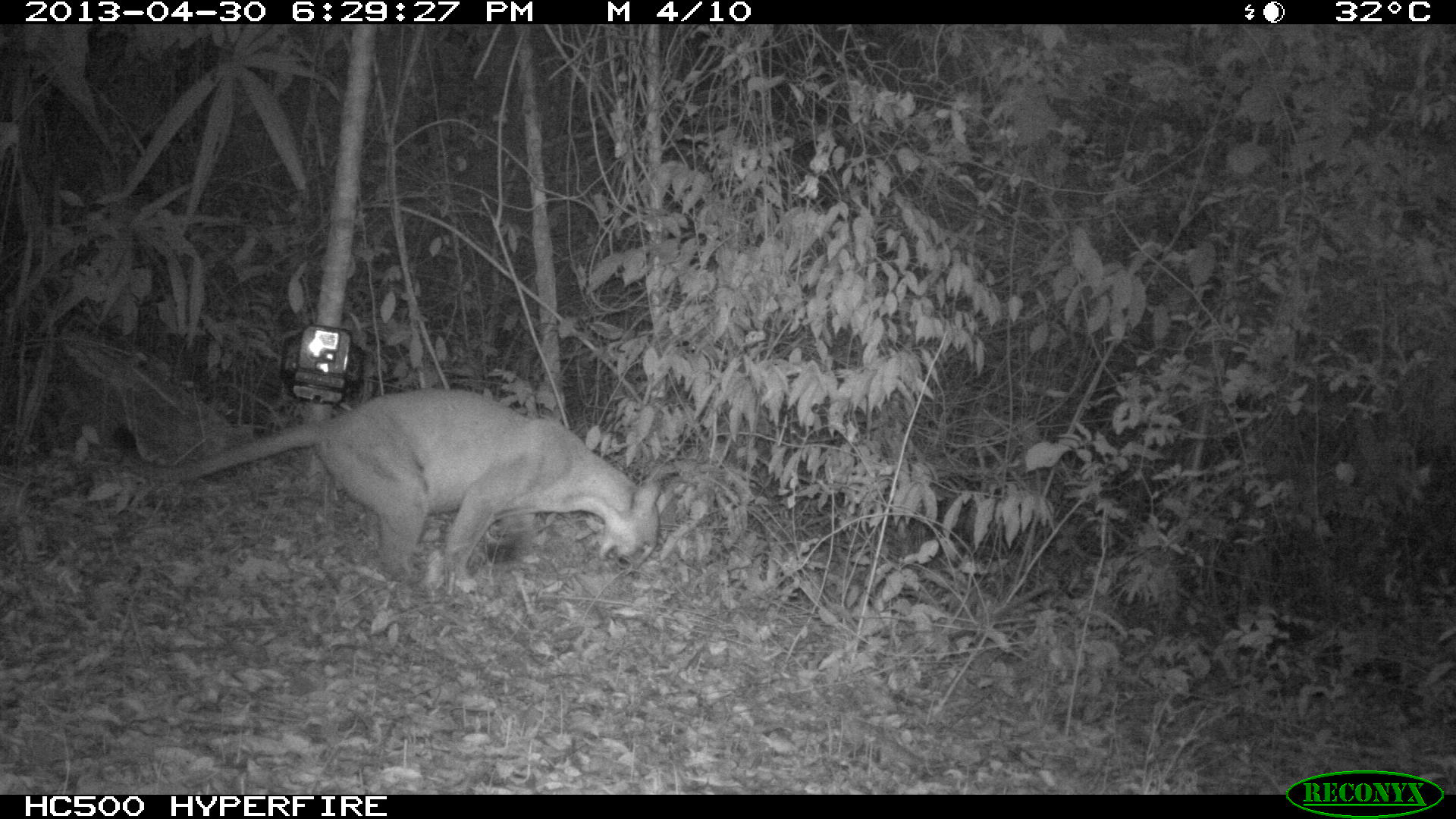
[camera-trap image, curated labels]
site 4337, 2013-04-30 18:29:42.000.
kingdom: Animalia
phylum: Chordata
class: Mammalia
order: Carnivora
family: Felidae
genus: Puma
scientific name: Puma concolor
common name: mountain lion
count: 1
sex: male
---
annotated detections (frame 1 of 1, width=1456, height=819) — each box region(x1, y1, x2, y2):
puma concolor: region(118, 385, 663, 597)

------------------------------

#### Exercise goal:
Write out exactly each line of the entries, starting at the one containing "class: Mammalia" and finishing with the last line.

#### Exercise solution:
class: Mammalia
order: Carnivora
family: Felidae
genus: Puma
scientific name: Puma concolor
common name: mountain lion
count: 1
sex: male
---
annotated detections (frame 1 of 1, width=1456, height=819) — each box region(x1, y1, x2, y2):
puma concolor: region(118, 385, 663, 597)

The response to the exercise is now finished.